Statistical analyses

Raw scores on metrics derived from TENT tasks were converted to z-scores by fitting a series of Bayesian hierarchical regression models (to be described in detail elsewhere). In brief, for each test metric, all AEP participants’ (those with a history of seizures and healthy volunteers) raw scores were fit simultaneously in a single model that estimated the overall effects of age (in years), level of education (in years), and assigned sex (categorical), plus group specific (categorical: history of seizures, healthy volunteer) deviances from these overall effects, separate intercepts for group (history of seizures, healthy volunteer), and an offset for English not as a primary language status, where indicated (categorical: English first language, English not first language). For each test metric, underlying empirical data distributions were fit using (truncated) Gaussian, Gamma, or negative Binomial distributions as appropriate.

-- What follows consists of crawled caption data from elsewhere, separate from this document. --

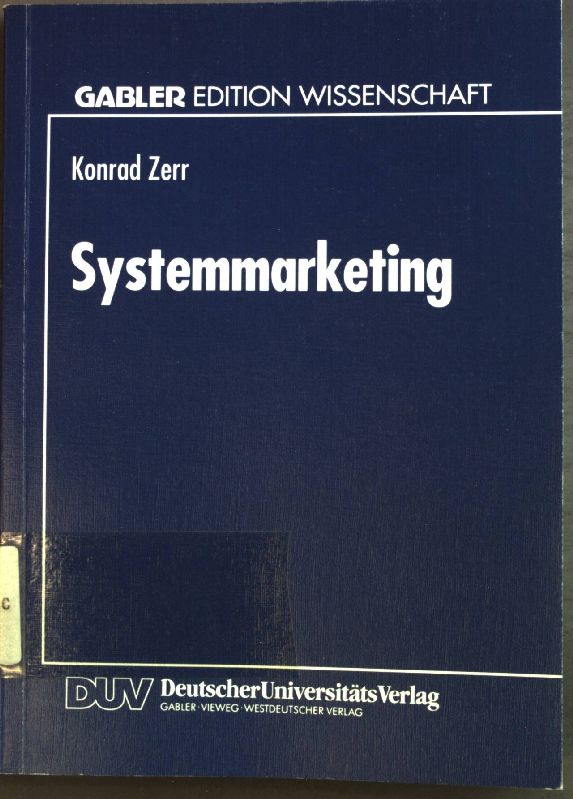 Systemmarketing : die Gestaltung integrierter informationstechnologischer Leistungssysteme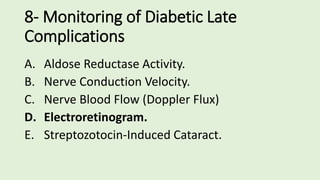 8- Monitoring of Diabetic Late
Complications
A. Aldose Reductase Activity.
B. Nerve Conduction Velocity.
C. Nerve Blood Flow (Doppler Flux)
D. Electroretinogram.
E. Streptozotocin-Induced Cataract.
 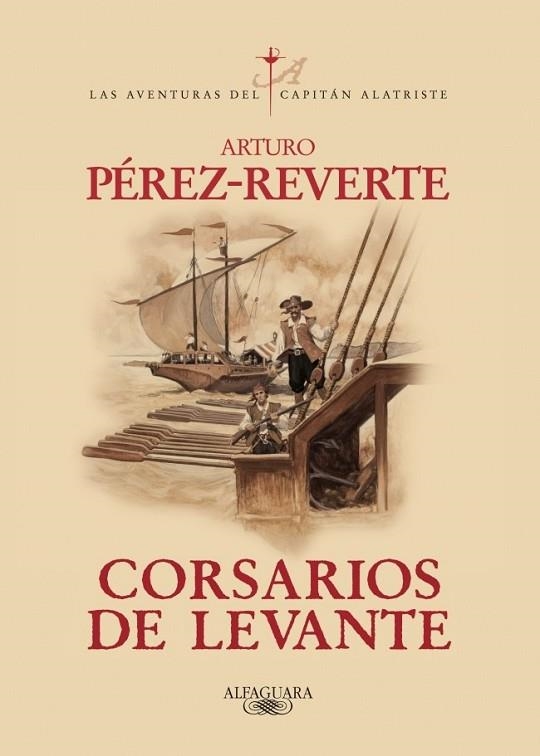 CORSARIOS DE LEVANTE | 9788420471013 | PEREZ-REVERTE, ARTURO | Llibreria Drac - Llibreria d'Olot | Comprar llibres en català i castellà online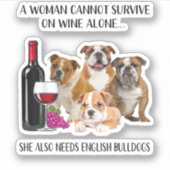 A Woman Cannot Survive on Wine Alone English Bulld Sticker (Voorkant)
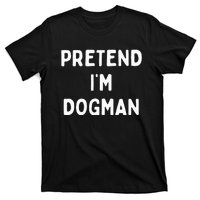 Pretend Im A Dogman Adults Halloween Costume T-Shirt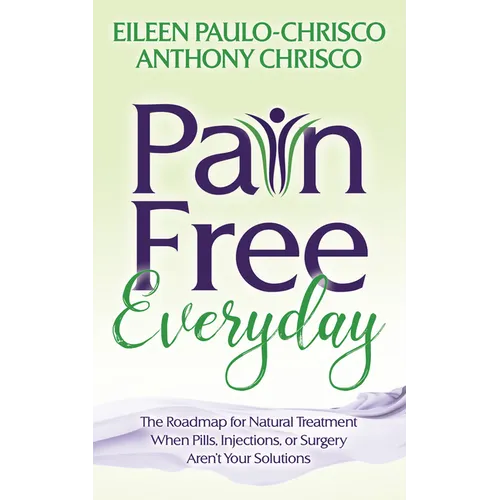 Pain Free Everyday: The Roadmap for Natural Treatment When Pills, Injections, or Surgery Aren't Your Solutions - Paperback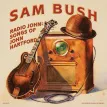 Radio John Songs Of John Hartford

The hierarchical Bayesian regression model for each test metric was fit using partial pooling (i.e., the parameter estimates for the seizure history and healthy volunteer samples were informed and constrained by one another). We used python version 3.12 and the Bayesian modeling framework pymc. From these models, an individual’s raw score can be expressed as a z-score capturing its deviation from the model predicted score for any of the observed groups. Thus, models effectively express each raw score as a standardized deviation from a predicted score based on (adjusted for) age, assigned sex, level of education, English not as a primary language status, and group membership. In the following, we report all scores as z-scores relative to the healthy volunteer group.

Further downstream analyses were conducted in R version 4.4.2 within R Studio version 2024.12.1 + 563. The criterion validity of TENT measures was assessed by comparing z-scores in the DRE group with healthy volunteers, and by evaluating whether demographic or clinical factors (e.g., age, ASM load) affected performance, each done by using boxplots and scatterplots for visualization. Sensitivity to the laterality of mesial temporal lesions was assessed by comparing, via MANOVA, memory and naming measures (Word List Learning, Word List Delay, Figural Learning, Confrontation Naming) in patients with either unilateral hippocampal sclerosis (HS) or prior anterior temporal lobectomy (ATL). Sensitivity to worse cognitive outcomes in those with earlier epilepsy onset was evaluated by running a principal components analysis (PCA) on the metrics derived from the TENT-integrated tasks (excluding WASI-II measures) and correlating scores on the first principal component against age at seizure onset. Convergent validity was assessed by calculating the Pearson correlation between TENT scores and scores obtained during in-person assessments. The convergent validity of reaction times were assessed by calculating the intra-class correlation coefficient (ICC) between (log transformed) TENT derived reaction times and Cedrus response box derived reaction times. ICCs were estimated using the ICC function from the “psych” package version 2.5.3 (type = ICC3, a two-way mixed effects model assessing for consistency [18]). To evaluate the usability of TENT, comparison of participant scores obtained from assessments administered by different groups of examiners (those with and without postgraduate neuropsychology training) were compared using Bayesian t-tests, with Bayes factors (obtained via the BayesFactor package, version 0.9.12.4.7, in R) used to evaluate evidence in favor of the null hypothesis of no difference between examiners, and Bayesian equivalence tests [using the ttestBF function in the BayesFactor package and specifying nullInterval = c(− 0.1,0.1)] to evaluate evidence that any observed differences between examiner groups fell in the range −0.1 to 0.1. We also evaluated the rates of valid data on TENT Tasks. Acceptability was evaluated by looking at the quality ratings and participant qualitative feedback.